Maximizing f(x) with Inequality Constraint: Solving a Functional Inequation

[utkarshakash]

Homework Statement

The function f satisfies $\dfrac{f(x)}{f(y)} \leq 2^{(x-y)^2} x,y \in D$ where D denotes domain set of the function, then f(x) can be

I have a set of options as well but I'm not posting it now.

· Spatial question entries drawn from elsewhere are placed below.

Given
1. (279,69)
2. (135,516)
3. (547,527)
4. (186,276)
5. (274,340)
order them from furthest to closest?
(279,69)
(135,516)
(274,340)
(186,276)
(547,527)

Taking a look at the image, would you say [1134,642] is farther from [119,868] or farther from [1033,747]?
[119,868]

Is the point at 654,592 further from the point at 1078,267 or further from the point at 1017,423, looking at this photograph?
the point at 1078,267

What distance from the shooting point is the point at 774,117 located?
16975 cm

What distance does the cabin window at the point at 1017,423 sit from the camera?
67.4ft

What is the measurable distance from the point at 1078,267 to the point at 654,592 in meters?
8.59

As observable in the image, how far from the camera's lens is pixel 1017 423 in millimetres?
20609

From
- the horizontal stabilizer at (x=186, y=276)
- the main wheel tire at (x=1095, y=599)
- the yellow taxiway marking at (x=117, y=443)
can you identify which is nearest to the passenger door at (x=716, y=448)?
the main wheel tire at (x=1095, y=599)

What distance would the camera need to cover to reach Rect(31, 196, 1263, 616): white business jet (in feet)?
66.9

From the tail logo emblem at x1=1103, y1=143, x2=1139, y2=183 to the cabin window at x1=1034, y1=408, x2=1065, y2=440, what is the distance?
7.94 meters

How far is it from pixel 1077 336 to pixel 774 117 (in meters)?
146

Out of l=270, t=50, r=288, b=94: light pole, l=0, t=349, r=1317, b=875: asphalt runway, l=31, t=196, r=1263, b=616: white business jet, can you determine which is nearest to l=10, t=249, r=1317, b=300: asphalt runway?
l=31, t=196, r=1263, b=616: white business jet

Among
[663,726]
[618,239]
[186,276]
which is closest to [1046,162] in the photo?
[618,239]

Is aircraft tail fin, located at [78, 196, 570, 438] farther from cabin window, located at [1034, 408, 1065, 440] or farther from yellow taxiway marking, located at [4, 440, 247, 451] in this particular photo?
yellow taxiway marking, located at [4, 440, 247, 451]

I will post it if required, later.

The Attempt at a Solution

I have dealt with functional equations but this seems more daunting as it is rather an inequation. First, to simplify it, I take natural logarithm of both sides. Then

$log f(x) - logf(y) \leq (x-y)^2 log2$

My next thought is to differentiate the expression wrt x. But I'm not sure whether it would be helpful as I don't want to do it uselessly.

 

[pasmith]

Homework Statement

The function f satisfies $\dfrac{f(x)}{f(y)} \leq 2^{(x-y)^2} x,y \in D$ where D denotes domain set of the function, then f(x) can be

I have a set of options as well but I'm not posting it now.

"Can be", rather than "is", suggests that checking which of those options satisfies this condition is the way forward.

 

[utkarshakash]

"Can be", rather than "is", suggests that checking which of those options satisfies this condition is the way forward.

So how should I check the given options?

 

[pasmith]

So how should I check the given options?

Calculate $f(x)/f(y)$ for each case, and check whether the result is less than or equal to $2^{(x-y)^2}$.

 

[Mark44]

One other thing is that, since (x - y)² ≥ 0 for any real x and y, it must be true that f(x)/f(y) ≥ 2⁰ = 1. You didn't show what the options are, but if there are any that are less than 1, you can eliminate them from further consideration.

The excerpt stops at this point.